Мир Марка состоял из трех красок: серого бетона, черной грязи и багрового гнева. Последний жил где-то глубоко внутри, под грудой обид, и пожирал все остальное.
Ему было тридцать с лишним, и жизнь уже давно обтесала его, как булыжник, оставив грубые, угловатые черты. Широкие плечи, привыкшие таскать тяжести, ссутулились под невидимым грузом. Руки с обветренной, исцарапанной кожей и костяшками, разбитыми в кровь о чужие челюсти и бетонные блоки, всегда были сжаты в кулаки. Даже во сне. Взгляд его, цвета мокрого асфальта, цеплялся за людей и словно ставил на них клеймо: «Не подходи. Опасно».
Внешность Марка была бы летописью его жизни, если бы кто-то умел ее читать. Каждая черта, каждый шрам рассказывали историю борьбы и выживания.
Он был высок и широк в плечах – не спортивной, а силовой, рабочей шириной, приобретенной от лет таскания тяжестей на стройке. Движения его были немного скованными, будто мышцы привыкли находиться в постоянном напряжении, готовые к обороне или удару.
Его лицо вряд ли можно было назвать привлекательным в общепринятом смысле.
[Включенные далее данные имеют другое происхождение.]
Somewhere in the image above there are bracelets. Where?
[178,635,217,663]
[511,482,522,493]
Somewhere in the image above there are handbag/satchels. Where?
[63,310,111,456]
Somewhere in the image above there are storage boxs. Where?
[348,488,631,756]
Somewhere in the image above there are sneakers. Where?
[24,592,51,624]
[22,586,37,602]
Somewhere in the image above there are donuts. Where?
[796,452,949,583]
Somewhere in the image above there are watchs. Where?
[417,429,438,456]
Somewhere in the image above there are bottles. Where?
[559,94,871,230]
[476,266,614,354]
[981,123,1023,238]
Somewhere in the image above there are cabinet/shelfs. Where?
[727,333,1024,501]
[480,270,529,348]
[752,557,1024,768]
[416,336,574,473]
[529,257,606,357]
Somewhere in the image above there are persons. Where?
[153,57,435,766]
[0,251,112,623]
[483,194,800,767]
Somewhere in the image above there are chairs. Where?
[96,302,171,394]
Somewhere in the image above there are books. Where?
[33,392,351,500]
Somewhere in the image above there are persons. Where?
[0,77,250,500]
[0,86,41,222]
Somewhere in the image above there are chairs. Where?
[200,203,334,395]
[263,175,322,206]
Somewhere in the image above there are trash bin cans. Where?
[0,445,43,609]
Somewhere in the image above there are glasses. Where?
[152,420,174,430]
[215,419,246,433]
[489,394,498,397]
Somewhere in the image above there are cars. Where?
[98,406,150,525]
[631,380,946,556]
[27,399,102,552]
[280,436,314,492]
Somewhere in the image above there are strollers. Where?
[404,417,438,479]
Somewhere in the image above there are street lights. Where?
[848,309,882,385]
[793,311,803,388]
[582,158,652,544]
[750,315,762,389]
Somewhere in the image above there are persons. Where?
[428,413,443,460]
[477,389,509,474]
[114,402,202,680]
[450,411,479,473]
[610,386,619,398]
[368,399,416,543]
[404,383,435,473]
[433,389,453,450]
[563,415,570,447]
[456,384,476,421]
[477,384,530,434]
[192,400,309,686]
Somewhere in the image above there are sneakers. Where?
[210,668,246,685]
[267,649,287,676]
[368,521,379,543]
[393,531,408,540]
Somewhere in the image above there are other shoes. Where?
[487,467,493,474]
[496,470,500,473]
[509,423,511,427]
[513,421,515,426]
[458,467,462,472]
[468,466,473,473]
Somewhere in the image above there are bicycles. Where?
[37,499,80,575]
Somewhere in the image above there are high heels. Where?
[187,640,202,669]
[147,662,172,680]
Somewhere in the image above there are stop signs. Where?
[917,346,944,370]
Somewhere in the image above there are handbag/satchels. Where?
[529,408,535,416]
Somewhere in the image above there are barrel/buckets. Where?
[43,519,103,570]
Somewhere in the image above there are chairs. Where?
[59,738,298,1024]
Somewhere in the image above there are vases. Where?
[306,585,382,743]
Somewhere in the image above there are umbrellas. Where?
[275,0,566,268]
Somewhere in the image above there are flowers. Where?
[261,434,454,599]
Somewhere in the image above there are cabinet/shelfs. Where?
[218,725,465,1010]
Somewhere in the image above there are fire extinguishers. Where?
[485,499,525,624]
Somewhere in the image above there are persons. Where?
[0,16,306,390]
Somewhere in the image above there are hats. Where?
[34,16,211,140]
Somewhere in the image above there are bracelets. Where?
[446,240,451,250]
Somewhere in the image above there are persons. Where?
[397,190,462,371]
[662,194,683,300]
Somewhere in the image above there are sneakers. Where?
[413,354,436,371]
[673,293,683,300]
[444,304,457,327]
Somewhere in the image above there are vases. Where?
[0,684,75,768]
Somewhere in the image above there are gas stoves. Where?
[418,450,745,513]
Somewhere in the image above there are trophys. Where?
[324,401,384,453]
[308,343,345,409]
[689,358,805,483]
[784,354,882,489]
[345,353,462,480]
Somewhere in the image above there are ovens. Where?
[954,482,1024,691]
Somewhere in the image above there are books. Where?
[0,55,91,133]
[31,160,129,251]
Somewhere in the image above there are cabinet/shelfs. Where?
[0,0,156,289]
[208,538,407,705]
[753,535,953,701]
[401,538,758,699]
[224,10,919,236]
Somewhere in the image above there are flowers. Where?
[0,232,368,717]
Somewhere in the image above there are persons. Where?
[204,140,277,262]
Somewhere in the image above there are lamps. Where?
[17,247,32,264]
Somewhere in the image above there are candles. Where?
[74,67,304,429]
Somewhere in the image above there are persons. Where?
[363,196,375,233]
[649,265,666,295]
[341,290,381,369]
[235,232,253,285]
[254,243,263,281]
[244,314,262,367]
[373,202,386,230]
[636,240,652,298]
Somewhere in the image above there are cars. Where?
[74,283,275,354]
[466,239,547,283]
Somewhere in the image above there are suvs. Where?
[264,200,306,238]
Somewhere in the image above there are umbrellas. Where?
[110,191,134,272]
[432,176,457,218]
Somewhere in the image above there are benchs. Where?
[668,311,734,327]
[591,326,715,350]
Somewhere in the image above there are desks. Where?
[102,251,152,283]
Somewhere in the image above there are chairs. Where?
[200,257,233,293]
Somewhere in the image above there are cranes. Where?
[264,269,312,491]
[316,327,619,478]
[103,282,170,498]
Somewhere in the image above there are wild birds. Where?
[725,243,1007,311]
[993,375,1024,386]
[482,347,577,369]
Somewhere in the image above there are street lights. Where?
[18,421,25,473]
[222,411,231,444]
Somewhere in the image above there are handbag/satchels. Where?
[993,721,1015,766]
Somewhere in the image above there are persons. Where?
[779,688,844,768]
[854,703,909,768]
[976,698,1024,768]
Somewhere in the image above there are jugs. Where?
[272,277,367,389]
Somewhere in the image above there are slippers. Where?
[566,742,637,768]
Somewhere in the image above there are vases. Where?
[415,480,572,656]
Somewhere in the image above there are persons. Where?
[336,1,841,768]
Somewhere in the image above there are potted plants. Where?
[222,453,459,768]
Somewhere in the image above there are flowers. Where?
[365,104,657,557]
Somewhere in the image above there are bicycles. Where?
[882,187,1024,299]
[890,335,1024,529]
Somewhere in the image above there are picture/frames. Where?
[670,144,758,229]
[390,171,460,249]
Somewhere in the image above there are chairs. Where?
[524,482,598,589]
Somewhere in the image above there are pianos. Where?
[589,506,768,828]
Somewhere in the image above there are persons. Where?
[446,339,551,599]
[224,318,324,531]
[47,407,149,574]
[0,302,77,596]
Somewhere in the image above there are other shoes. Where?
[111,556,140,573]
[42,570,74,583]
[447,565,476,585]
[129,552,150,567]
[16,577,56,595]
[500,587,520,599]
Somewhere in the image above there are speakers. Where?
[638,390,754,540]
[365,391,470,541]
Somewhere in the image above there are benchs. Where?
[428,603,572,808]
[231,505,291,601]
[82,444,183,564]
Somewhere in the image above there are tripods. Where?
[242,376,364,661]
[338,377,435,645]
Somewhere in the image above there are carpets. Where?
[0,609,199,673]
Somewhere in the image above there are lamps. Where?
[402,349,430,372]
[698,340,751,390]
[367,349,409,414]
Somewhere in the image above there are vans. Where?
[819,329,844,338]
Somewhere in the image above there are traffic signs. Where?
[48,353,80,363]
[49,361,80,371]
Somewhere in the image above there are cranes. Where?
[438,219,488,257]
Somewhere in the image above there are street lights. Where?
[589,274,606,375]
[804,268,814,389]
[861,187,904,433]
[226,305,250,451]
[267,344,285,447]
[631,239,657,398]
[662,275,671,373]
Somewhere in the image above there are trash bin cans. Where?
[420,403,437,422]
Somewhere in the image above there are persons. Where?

Скорее, запоминающимся. Оно было грубовато высечено, с тяжелой, упрямой челюстью и скулами, на которые ложились тени от выступающих надбровных дуг. Кожа – обветренная, загорелая до темно-бронзового оттенка, с сеткой ранних морщин у глаз и в уголках рта. Эти морщины были не от смеха, а от постоянного прищура под солнцем и нескончаемого внутреннего напряжения.
Глаза – его самое противоречивое качество. Цвета мокрого асфальта, они чаще всего были сужены, прикрываясь тяжелыми веками. Взгляд – прямой, испытующий, недоверчивый. В нем читалась усталость, затаенная агрессия и стена, выстроенная между ним и миром. Но если бы кто-то посмотрел пристальнее и дольше, они могли бы разглядеть в их глубине то, что Марк тщательно скрывал: следы старой, детской боли. Что-то растерянное и беззащитное, словно во взгляде забитого ребенка, который так и не понял, за что его так сурово наказала жизнь.
И была одна странная, диссонирующая деталь, которую почти никто не видел. На внутренней стороне левого запястья, там, где кожа особенно нежная, виднелась маленькая, старая татуировка. Неумелая, детская, сделанная, скорее всего, самодельной машинкой в подвале. На ней был изображен единорог. Схематичный, кривоватый, но узнаваемый. След другой, давно забытой жизни, которую он носил на себе, как тайное клеймо, и которую тщательно скрывал под длинными рукавами или поворотом руки. Это был безмолвный намек на то, что под этой грубой, испещренной шрамами оболочкой, все еще тлела искра чего-то, что верило в сказки.